Summarizing the discussion and analysis of the currently available theoretical approaches to the phenomenon of aging and its causes, we can state that the true causes of biological aging are still unclear. At present, there is a growing scientific interest in this problem both in already established and in new directions. The theoretical model of aging that we have presented can become one of the new directions in the study of aging. Below we will present the first results confirming it, as well as the direction of our future work. The approach in which we consider not individual genes, but ontogenetically determined groups of genes is fundamental for us. The existence of such groups is confirmed not only by the difference between them, but also by the dynamics of their methylation with age. The foundation for this is the data we obtained in our recently published work [46].

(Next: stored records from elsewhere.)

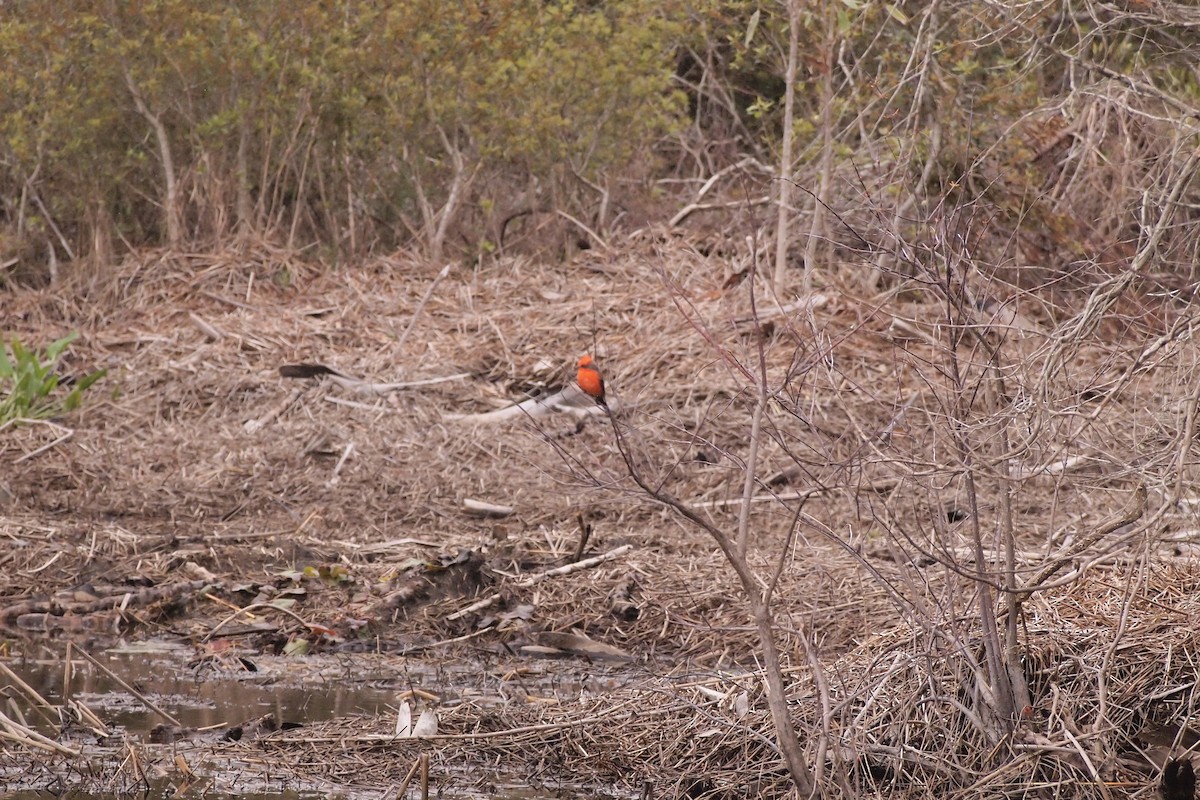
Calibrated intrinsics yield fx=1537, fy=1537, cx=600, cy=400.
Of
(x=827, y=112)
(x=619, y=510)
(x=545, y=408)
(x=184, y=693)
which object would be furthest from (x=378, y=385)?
(x=184, y=693)

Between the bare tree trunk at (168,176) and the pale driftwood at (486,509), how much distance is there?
220 inches

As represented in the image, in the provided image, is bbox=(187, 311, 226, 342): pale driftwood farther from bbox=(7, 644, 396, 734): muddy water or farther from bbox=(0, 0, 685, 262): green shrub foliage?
bbox=(7, 644, 396, 734): muddy water

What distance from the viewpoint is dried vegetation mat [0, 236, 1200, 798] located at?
4.40 m

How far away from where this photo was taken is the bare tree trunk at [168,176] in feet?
43.3

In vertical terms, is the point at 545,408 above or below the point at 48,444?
below

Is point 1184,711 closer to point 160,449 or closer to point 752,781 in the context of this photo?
point 752,781

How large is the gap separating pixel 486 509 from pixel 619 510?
0.78 m

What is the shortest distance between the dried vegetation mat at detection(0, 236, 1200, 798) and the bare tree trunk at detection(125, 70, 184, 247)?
50 cm

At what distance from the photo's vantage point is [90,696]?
6.09 m

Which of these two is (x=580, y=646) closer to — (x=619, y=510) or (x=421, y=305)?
(x=619, y=510)

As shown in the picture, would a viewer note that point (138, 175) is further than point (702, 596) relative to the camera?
Yes

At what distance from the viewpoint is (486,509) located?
8.99 meters

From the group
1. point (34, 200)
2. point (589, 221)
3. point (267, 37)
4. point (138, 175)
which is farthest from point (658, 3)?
point (34, 200)

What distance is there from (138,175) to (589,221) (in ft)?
13.7
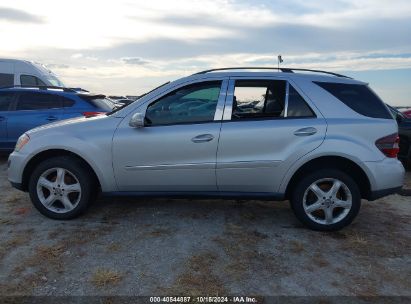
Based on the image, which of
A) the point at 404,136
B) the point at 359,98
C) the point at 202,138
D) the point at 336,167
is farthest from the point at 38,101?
the point at 404,136

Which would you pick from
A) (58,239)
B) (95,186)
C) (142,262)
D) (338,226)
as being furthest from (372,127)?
(58,239)

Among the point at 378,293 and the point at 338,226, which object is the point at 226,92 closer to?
the point at 338,226

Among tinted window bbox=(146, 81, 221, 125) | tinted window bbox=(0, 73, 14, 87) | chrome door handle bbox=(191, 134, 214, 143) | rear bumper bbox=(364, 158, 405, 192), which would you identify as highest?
tinted window bbox=(0, 73, 14, 87)

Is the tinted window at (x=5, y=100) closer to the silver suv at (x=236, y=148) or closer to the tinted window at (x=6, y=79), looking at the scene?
the silver suv at (x=236, y=148)

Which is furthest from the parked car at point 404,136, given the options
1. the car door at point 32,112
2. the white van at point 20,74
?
the white van at point 20,74

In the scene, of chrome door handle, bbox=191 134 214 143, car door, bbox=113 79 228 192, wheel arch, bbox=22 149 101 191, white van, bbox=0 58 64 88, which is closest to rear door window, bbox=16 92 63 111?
wheel arch, bbox=22 149 101 191

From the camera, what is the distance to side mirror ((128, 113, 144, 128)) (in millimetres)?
4391

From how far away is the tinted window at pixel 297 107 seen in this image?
14.6ft

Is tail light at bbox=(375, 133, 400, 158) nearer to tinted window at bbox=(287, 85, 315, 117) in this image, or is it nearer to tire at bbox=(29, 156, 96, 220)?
tinted window at bbox=(287, 85, 315, 117)

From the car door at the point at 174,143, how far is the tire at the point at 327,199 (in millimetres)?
967

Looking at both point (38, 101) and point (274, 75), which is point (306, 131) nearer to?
point (274, 75)

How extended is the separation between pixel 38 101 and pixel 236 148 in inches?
209

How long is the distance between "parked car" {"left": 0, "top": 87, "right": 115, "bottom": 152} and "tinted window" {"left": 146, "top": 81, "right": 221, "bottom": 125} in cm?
366

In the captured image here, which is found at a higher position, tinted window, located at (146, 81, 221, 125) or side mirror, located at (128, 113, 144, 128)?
tinted window, located at (146, 81, 221, 125)
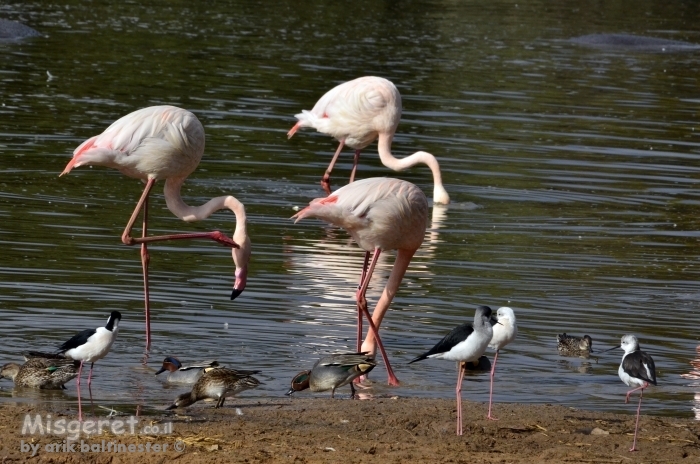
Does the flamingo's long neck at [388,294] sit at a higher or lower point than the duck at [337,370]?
lower

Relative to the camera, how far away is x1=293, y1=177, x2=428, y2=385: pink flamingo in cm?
852

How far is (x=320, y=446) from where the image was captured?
6230 millimetres

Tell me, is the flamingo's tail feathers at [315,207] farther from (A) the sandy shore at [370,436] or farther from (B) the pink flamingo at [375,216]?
(A) the sandy shore at [370,436]

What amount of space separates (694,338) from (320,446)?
13.2 ft

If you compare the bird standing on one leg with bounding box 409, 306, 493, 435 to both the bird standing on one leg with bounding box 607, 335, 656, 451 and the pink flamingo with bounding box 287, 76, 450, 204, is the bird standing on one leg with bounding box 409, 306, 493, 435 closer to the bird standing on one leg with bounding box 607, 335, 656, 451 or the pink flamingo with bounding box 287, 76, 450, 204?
the bird standing on one leg with bounding box 607, 335, 656, 451

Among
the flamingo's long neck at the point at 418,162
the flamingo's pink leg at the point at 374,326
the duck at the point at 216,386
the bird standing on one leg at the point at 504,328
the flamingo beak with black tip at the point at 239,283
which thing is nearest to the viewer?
the duck at the point at 216,386

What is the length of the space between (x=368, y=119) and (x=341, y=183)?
1147mm

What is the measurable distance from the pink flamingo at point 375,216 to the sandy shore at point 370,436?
4.40 feet

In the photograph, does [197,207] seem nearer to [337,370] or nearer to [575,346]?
[337,370]

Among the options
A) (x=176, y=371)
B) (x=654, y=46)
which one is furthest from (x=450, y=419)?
(x=654, y=46)

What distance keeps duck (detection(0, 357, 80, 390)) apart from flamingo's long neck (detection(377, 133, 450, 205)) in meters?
7.36

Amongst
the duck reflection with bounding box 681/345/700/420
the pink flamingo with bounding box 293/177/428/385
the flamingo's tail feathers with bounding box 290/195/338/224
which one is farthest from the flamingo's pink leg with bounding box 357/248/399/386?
the duck reflection with bounding box 681/345/700/420

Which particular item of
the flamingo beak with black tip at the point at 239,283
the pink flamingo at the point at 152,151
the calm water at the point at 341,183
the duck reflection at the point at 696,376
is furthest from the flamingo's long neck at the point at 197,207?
the duck reflection at the point at 696,376

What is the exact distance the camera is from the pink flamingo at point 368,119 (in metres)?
14.2
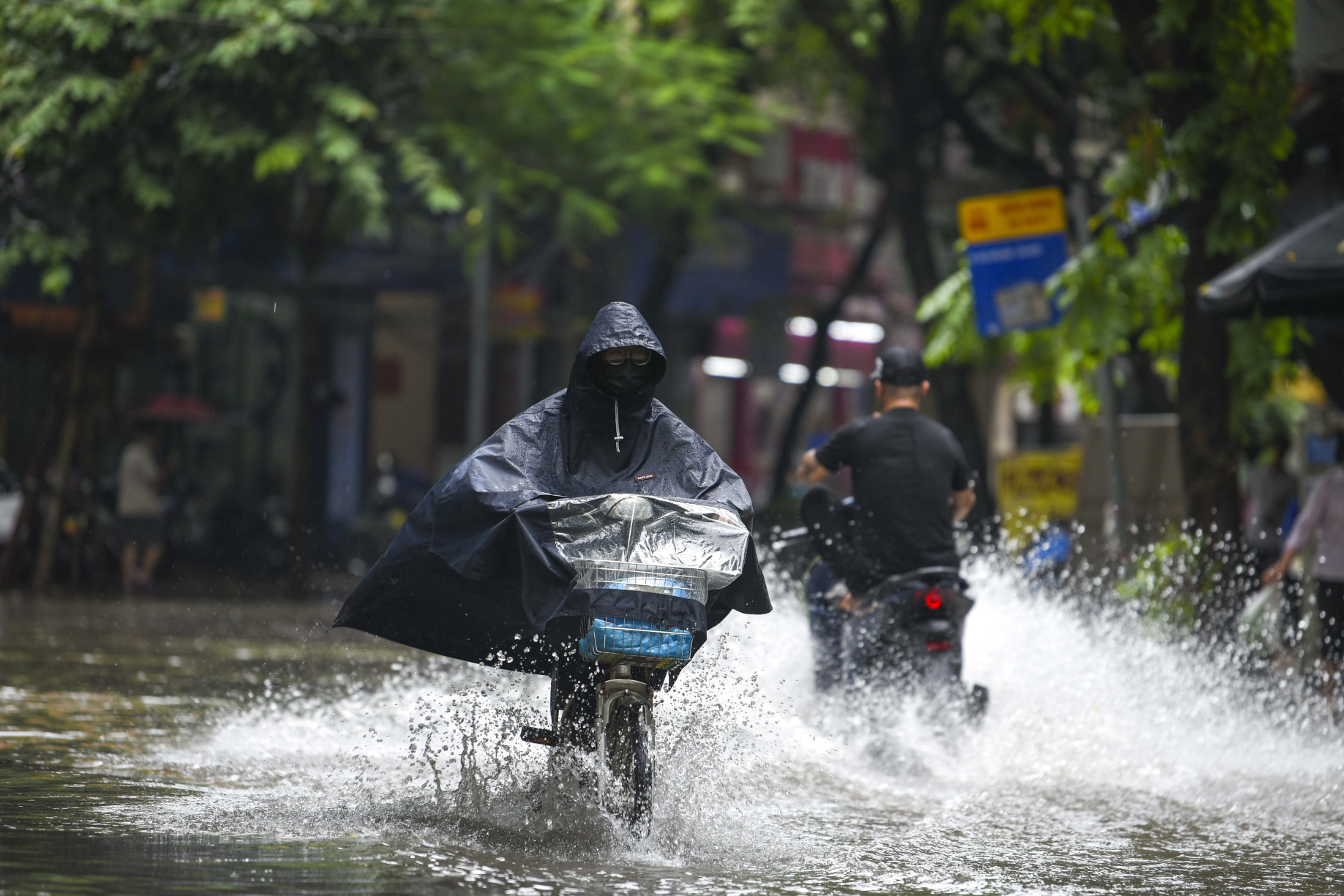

This article presents the result of statistical comparative analysis of the methylation level of the human genome in different age groups. The results showed reliable differences between our suggested groups (HG and IntG) in the level of absolute methylation values, more pronounced in the promoters of the studied gene groups during the entire observation period. Thus, the total level of methylation in the promoters of IntGs was substantially higher than in the HG group with confidence p < 0,0001. The level of methylation of gene bodies showed the same results, but with a slightly smaller difference. The dynamics of a significant decrease in the level of methylation of both promoters and gene bodies in the IntG functional group after puberty was also shown. In the HG group, this level remained constant. The increasing imbalance in the methylation levels between the HGs and IntGs suggests that this shift in the IntG group reflects a side effect of the ontogenesis program implementation. Considering that the methylation level of different genes is a statistical indicator that has no direct connection to the known mechanisms of aging, it sufficiently reflects the very fact of genome regulation during ontogenesis. Mathematical analysis, including cluster analysis of “big data” of the whole-genome sequencing, provides an opportunity to obtain direct data on the gene activity. This is the direction in which our work is currently carried out. According to the already available results, we can assert that the functional genome groups identified by us are statistically significant in terms of both mRNA production and their age dynamics. This allows us to confirm the conclusion that all genes providing specialized functions of the organism are evolutionarily late acquisitions for cells and are united by common properties. This is what allows us to direct further our research towards the finding of those specific features in the functional groups of genes we have identified, which provide their different behavior during ontogenesis. These differences, or the “seal of evolution”, are likely to be found in the evolutionarily younger group of specialized IntGs. Identification of such features will make it possible to understand the mechanisms and variants of the relationships between the HG and IntG groups.

In conclusion, let us note once again that the decrease in both reparative and regenerative capabilities caused by the increasing imbalance between the HGs and IntGs and occurring in all multicellular organisms over time is not only a side effect of the ontogenesis program, but also the very cause of aging.